Management's Discussion and Analysis of Financial Condition and Results of


                                   Operations
(b)Represents the net impact of non-cash capital expenditures, including the
effect of timing of receivables from working interest partners, accrued capital
expenditures and capitalized share-based compensation costs. The impact of
accrued capital expenditures includes the current period estimate, net of the
reversal of the prior period accrual.

Financing Activities. Net cash used in financing activities was $827 million for
the three months ended March 31, 2022 compared to $130 million for the same
period in 2021. For the three months ended March 31, 2022, the primary use of
financing cash flows was repayment and retirement of debt, repurchase and
retirement of EQT common stock and payment of dividends, and the primary source
of financing cash flows was net proceeds from credit facility borrowings. For
the three months ended March 31, 2021, the primary use of financing cash flows
was net repayments of debt.

See Note 6 to the Condensed Consolidated Financial Statements for further discussion of our debt and borrowings under our credit facility.

# # #

WORK ORDER A: Duplicate the EQT cash flow excerpt from "Financing Activities. Net" to "repayments of debt.".
WORK ORDER B: According to the EQT cash flow excerpt, how much net cash was used in financing activities for the three months ended March 31, 2022?
WORK ORDER C: Take the EQT cash flow excerpt further, writing on from its final sentence.
The material after this point isn't needed for any of the work here.

SOURCE DATA:
# # #

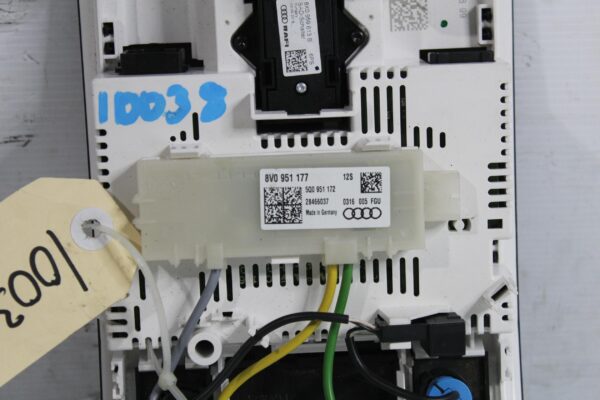 Audi 8V A3 S3 RS3 Overhead Console Roof Switch 8V0947135L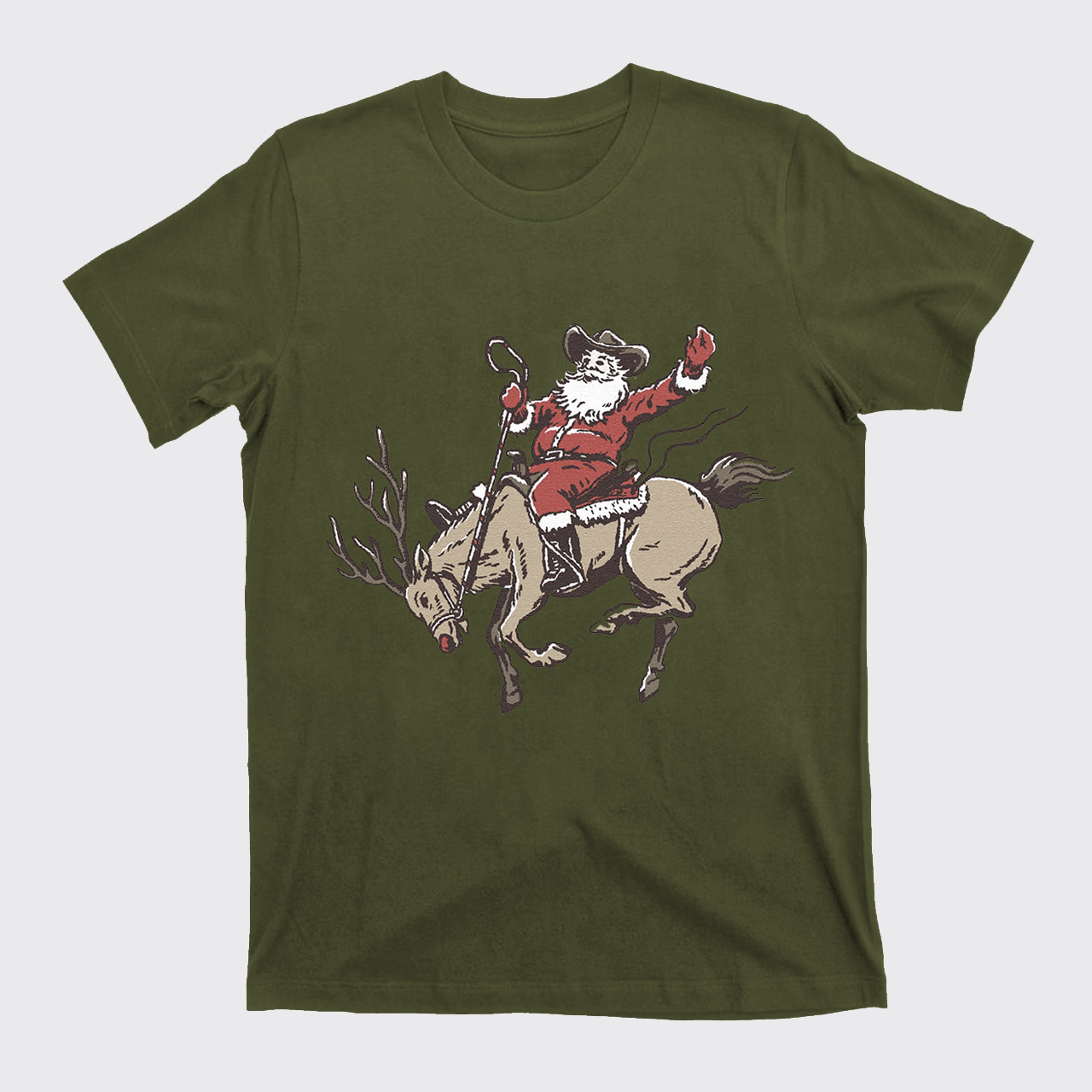 Cowboy Santa Rodeo T-Shirts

# # #

WRITTEN ANSWER A:
Financing Activities. Net cash used in financing activities was $827 million for
the three months ended March 31, 2022 compared to $130 million for the same
period in 2021. For the three months ended March 31, 2022, the primary use of
financing cash flows was repayment and retirement of debt, repurchase and
retirement of EQT common stock and payment of dividends, and the primary source
of financing cash flows was net proceeds from credit facility borrowings. For
the three months ended March 31, 2021, the primary use of financing cash flows
was net repayments of debt.

WRITTEN ANSWER B: $827 million.

WRITTEN ANSWER C:
On April 20, 2022, our Board of Directors declared a quarterly cash dividend of
$0.125 per share of EQT common stock, payable on June 1, 2022, to shareholders
of record at the close of business on May 11, 2022.

During April 2022, we sold the remaining balance of our Equitrans Midstream common stock for net proceeds of approximately $189 million.



Depending on our actual and anticipated sources and uses of liquidity,
prevailing market conditions and other factors, we may from time to time seek to
redeem or repurchase our outstanding debt or equity securities through cash
purchases in the open market or privately negotiated transactions. The amounts
involved in any such transactions may be material.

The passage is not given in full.